Written request 1:
Write out the listing from the line containing "From the image, can" through the end of the listing, with both of those lines included.

Document passage:
start
The wildcard '*' only works in single level directory, which is not recursive.
You can use the following function of SparkContext:
wholeTextFiles(path: String, minPartitions: Int = defaultMinPartitions): RDD[(String, String)]
Read a directory of text files from HDFS, a local file system (available on all nodes), or any Hadoop-supported file system URI. Each file is read as a single record and returned in a key-value pair, where the key is the path of each file, the value is the content of each file.
https://spark.apache.org/docs/latest/api/scala/index.html#org.apache.spark.SparkContext
You can use this
First You can get a Buffer/List of S3 Paths :
import scala.collection.JavaConverters._
import java.util.ArrayList
import com.amazonaws.services.s3.AmazonS3Client
import com.amazonaws.services.s3.model.ObjectListing
import com.amazonaws.services.s3.model.S3ObjectSummary
import com.amazonaws.services.s3.model.ListObjectsRequest
def listFiles(s3_bucket:String, base_prefix : String) = {
var files = new ArrayList[String]
//S3 Client and List Object Request
var s3Client = new AmazonS3Client();
var objectListing: ObjectListing = null;
var listObjectsRequest = new ListObjectsRequest();
//Your S3 Bucket
listObjectsRequest.setBucketName(s3_bucket)
//Your Folder path or Prefix
listObjectsRequest.setPrefix(base_prefix)
//Adding s3:// to the paths and adding to a list
do {
objectListing = s3Client.listObjects(listObjectsRequest);
for (objectSummary <- objectListing.getObjectSummaries().asScala) {
files.add("s3://" + s3_bucket + "/" + objectSummary.getKey());
}
listObjectsRequest.setMarker(objectListing.getNextMarker());
} while (objectListing.isTruncated());
//Removing Base Directory Name
files.remove(0)
//Creating a Scala List for same
files.asScala
}
Now Pass this List object to the following piece of code, note : sc is an object of SQLContext
var df: DataFrame = null;
for (file <- files) {
val fileDf= sc.textFile(file)
if (df!= null) {
df= df.unionAll(fileDf)
} else {
df= fileDf
}
}
Now you got a final Unified RDD i.e. df
Optional, And You can also repartition it in a single BigRDD
val files = sc.textFile(filename, 1).repartition(1)
Repartitioning always works :D
end
Written request 2:
In the Spark file-reading thread, what does wholeTextFiles use as the key of each key-value pair?

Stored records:
start
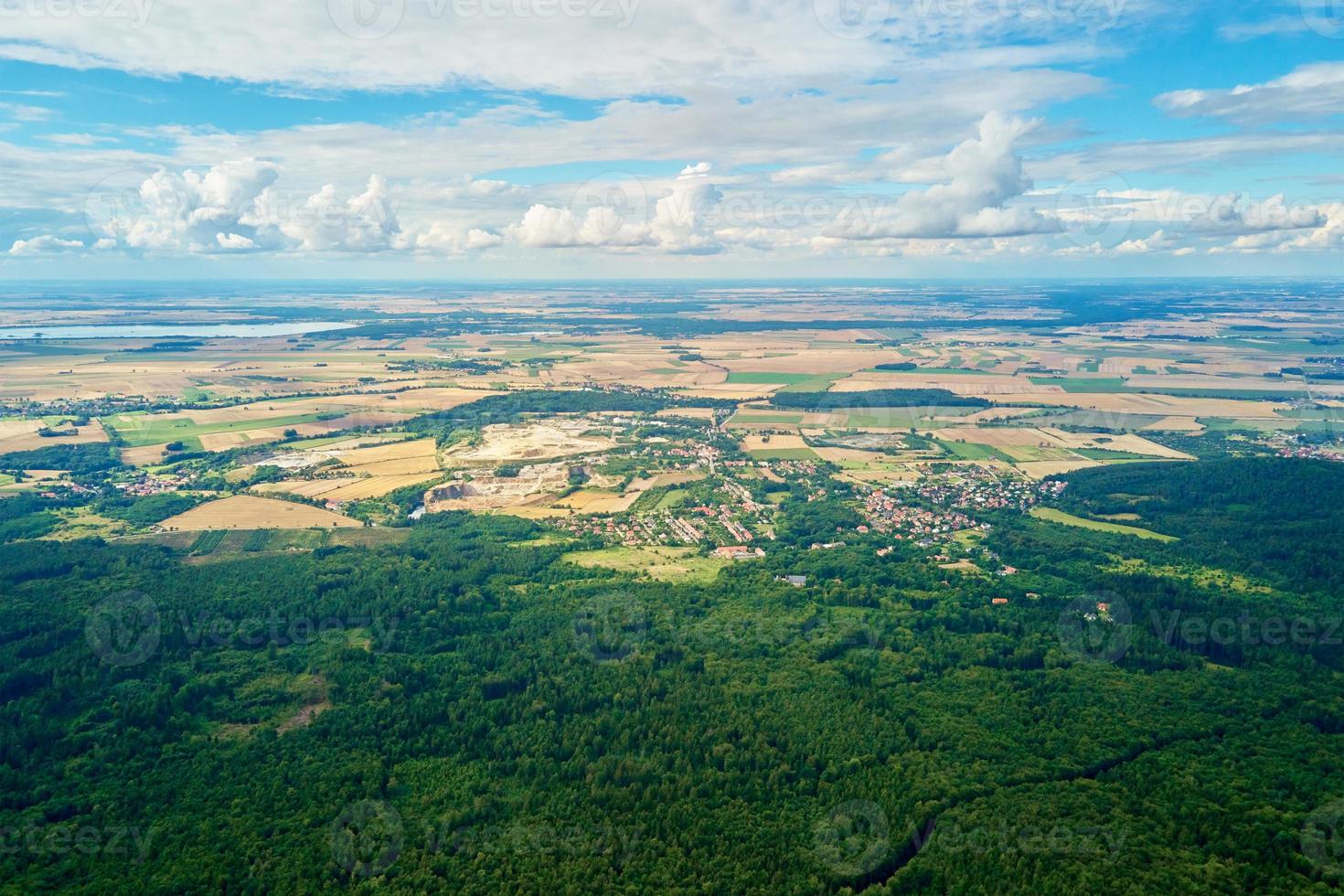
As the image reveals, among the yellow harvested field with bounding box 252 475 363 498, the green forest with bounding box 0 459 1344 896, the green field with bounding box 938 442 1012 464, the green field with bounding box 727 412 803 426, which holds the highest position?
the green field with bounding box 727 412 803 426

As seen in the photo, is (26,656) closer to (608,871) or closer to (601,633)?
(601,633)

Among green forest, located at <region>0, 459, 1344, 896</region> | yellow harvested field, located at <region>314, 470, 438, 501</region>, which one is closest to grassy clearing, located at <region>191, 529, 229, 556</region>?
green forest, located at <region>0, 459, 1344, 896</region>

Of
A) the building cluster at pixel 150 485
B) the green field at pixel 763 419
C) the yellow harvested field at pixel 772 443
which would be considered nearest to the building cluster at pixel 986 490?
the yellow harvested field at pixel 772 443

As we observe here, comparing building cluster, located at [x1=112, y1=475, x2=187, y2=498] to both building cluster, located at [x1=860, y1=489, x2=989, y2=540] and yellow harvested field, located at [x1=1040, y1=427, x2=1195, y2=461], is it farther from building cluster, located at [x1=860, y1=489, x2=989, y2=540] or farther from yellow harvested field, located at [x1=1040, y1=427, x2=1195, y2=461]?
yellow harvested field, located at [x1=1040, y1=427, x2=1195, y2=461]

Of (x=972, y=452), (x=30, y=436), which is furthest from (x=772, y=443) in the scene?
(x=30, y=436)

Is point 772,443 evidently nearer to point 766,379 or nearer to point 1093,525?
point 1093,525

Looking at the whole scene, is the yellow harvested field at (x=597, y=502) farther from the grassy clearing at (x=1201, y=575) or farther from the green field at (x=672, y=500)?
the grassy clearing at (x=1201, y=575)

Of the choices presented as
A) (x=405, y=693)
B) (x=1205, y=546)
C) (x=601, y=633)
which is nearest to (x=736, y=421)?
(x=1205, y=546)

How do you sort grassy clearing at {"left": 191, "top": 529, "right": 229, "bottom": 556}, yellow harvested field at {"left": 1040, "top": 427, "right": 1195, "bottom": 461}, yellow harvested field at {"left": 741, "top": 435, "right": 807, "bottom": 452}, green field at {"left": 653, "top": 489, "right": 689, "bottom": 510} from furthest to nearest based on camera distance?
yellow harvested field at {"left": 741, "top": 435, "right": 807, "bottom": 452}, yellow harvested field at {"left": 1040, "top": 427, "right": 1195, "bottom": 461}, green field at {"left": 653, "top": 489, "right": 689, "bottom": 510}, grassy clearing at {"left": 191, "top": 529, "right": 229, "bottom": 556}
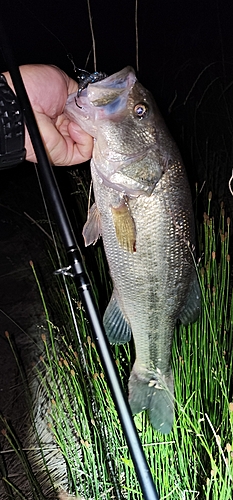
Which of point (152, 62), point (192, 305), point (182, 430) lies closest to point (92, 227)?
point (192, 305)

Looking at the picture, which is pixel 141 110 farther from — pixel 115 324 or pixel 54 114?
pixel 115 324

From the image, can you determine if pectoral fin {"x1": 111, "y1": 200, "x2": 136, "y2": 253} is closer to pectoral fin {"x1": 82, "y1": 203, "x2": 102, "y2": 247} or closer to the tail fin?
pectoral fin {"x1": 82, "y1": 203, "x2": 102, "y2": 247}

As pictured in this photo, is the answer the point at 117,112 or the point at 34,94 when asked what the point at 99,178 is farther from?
end
Expected answer 1:
From the image, can you determine if pectoral fin {"x1": 111, "y1": 200, "x2": 136, "y2": 253} is closer to pectoral fin {"x1": 82, "y1": 203, "x2": 102, "y2": 247} or closer to the tail fin?
pectoral fin {"x1": 82, "y1": 203, "x2": 102, "y2": 247}

As pictured in this photo, is the answer the point at 117,112 or the point at 34,94 when asked what the point at 99,178 is farther from?

Expected answer 2:
The path of each file.